Back in the 1940s, TWRA (then the Tennessee Game and Fish Commission) even operated a redhorse hatchery in Shelbyville to support a local “shoal fishermen association”. Most shoals are clear enough that anglers can identify the individual species from the bank, and will cast to a particular fish. Fishing too soon after a heavy rain may be difficult because of muddy and swift waters. In the past, some nimble anglers would dangle from trees and merely lift the hook into the rooter (mouth) as a fish would pass by. Typically, few gamefish are inadvertently snagged, but if caught, they must be released. All anglers need to get started is a large treble hook (3/0 to 10/0), a heavy sinker tied about 18” behind the hook, 20-50# braided line or monofilament, and a stiff rod. Some anglers paint their hook shank white or tape the shank for better visibility. Using this method anglers are most likely to catch several 2-10 pound fish that make excellent table fare.

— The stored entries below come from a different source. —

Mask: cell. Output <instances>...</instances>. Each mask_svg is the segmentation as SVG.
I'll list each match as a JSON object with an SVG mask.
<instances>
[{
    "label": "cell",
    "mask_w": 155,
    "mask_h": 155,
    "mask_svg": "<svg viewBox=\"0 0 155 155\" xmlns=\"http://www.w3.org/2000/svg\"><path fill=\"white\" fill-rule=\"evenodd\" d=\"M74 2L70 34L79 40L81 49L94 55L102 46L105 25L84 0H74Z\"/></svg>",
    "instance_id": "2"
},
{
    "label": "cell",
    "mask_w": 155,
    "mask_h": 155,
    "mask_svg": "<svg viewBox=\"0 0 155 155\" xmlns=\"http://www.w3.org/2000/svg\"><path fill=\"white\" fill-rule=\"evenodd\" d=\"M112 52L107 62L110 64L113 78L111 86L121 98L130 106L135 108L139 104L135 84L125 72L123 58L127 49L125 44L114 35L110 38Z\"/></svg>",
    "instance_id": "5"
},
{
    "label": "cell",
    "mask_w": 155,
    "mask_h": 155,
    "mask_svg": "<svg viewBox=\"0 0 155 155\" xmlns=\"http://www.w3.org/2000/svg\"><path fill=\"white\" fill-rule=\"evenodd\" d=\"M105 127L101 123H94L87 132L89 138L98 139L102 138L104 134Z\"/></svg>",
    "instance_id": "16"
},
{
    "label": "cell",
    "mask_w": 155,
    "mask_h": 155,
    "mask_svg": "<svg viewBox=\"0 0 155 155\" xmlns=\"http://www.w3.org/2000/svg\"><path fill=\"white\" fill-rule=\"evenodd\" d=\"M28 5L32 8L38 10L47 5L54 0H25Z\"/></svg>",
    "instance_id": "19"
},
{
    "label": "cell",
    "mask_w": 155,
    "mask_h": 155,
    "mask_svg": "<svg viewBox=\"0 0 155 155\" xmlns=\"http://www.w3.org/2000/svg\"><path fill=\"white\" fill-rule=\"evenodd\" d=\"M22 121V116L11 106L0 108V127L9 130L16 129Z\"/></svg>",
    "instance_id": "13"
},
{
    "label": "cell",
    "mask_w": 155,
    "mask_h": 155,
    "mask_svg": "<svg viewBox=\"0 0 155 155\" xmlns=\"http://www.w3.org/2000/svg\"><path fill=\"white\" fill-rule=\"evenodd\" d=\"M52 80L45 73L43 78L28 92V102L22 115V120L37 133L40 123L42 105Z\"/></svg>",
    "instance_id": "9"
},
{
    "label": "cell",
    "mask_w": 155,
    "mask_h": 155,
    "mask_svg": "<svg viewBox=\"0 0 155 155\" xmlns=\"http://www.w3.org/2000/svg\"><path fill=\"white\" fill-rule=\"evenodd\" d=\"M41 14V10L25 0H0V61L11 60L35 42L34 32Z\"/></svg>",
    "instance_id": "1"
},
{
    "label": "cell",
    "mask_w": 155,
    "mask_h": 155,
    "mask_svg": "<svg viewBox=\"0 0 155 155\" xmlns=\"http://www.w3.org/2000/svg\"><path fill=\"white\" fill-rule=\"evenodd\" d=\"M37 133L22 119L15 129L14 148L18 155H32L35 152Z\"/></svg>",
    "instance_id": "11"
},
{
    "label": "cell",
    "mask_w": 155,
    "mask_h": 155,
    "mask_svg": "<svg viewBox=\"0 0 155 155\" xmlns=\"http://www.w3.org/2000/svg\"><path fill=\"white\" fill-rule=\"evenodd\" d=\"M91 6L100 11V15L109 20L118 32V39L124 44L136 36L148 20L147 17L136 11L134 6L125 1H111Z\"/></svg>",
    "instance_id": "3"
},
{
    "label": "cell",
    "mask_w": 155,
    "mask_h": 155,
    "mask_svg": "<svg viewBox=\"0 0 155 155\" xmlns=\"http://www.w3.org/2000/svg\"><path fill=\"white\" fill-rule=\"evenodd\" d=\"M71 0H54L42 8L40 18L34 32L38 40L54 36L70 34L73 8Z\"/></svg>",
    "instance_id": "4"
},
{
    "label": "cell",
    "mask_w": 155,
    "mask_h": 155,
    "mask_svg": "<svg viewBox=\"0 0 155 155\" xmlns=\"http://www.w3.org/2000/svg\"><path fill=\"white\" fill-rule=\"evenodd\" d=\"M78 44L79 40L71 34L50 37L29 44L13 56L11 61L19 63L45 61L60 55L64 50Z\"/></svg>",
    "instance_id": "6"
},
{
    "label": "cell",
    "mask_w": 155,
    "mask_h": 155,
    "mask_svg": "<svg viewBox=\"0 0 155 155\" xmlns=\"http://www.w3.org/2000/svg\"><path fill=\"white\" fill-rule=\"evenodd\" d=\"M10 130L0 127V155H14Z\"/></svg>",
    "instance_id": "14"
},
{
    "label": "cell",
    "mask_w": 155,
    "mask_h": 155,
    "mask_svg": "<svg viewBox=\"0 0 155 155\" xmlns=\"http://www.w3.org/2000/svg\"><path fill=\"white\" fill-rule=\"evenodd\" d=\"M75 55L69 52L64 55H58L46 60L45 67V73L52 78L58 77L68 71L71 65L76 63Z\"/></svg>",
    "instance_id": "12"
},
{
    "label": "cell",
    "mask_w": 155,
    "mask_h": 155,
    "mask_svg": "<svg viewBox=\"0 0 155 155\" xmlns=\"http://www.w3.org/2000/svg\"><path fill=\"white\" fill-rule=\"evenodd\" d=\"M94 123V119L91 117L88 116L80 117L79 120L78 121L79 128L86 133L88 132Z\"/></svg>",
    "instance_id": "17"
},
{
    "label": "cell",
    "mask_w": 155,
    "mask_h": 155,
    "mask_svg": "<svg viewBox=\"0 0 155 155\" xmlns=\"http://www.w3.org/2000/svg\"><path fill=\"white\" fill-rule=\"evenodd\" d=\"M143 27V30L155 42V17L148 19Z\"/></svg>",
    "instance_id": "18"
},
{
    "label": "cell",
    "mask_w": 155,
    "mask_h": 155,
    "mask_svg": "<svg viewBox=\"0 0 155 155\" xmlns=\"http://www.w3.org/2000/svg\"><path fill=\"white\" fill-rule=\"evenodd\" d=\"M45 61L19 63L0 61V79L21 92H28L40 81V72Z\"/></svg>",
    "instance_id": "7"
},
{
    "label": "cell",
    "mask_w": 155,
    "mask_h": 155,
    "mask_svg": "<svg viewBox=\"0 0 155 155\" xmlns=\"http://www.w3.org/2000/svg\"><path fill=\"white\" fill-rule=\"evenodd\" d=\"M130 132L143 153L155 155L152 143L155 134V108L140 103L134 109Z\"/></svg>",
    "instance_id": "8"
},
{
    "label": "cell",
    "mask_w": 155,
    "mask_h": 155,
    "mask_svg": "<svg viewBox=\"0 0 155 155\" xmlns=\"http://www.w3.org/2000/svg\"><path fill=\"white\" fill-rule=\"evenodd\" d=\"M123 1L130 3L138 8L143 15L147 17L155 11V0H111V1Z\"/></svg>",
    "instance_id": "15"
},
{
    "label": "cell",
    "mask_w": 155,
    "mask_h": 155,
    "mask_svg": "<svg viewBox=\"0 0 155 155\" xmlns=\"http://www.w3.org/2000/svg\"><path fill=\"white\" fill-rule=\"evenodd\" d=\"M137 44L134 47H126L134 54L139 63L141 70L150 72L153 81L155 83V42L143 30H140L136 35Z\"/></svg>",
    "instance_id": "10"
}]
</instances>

Line of anglers trying to snag redhorse on the Duck River, 1950.

Some anglers use even heavier tackle to try snagging paddlefish (sometimes called spoonbill cats) downstream of large river dams. Since paddlefish are long-lived, reach giant sizes, and are very susceptible to overfishing, their harvest is heavily regulated: a limited season (April 24 – May 31), daily creel of 2 fish, culling is prohibited, and local closures exist in several tailwaters. Again, check the Fishing Guide for regulations as they do change periodically. Paddlefish yield a great deal of meat and their eggs are said to taste similar to caviar.


Regardless which style you try, if done correctly, a skilled angler will likely be able to catch more fish than can be eaten at once. While old time anglers certainly enjoyed running a trot line or snagging a shoal for redhorse, at the end of the day they were working to feed their families. Most anglers today are picky and eat only a few species of fish because they are easier to clean and require less preparation (i.e., crappie and walleye). However, with a little practice and work, many of the less desirable nongame species can still be quite delicious. Redhorse, white sucker, freshwater drum, and buffalo have thick scales and Y bones that need to be removed, but proper cleaning will make it worth your while. A fish can be scaled in seconds and working around the bones requires a little elbow grease and a bit more time.

Wondering what to do with your pile of sucker or catfish fillets? Prior to refrigeration—which was not widely available until 100 years ago—fish had to be salted, iced, pickled, canned, or simply eaten fresh. Preserving fish helped early Tennesseans have access to a high protein food source throughout the year. Consider the timeworn, yet simple method of canning to preserve your catch. Canning fish has been around for nearly 200 years and many settlers would have brought that skill with them crossing the Appalachians. These fish do not need to be drowned in spices to be enjoyed. They are delicious on their own. Try these straightforward yet delicious recipes listed below. They are sure to turn your canned redhorse into tasty morsels your great grandfather would have enjoyed.

Many hunters enjoy hunting with black powder or primitive archery as a nod to their forefathers and the challenge. Go ahead, be adventurous, try a method other than rod reel to get in touch with the traditions of the past, and become a Tennessee sportsman.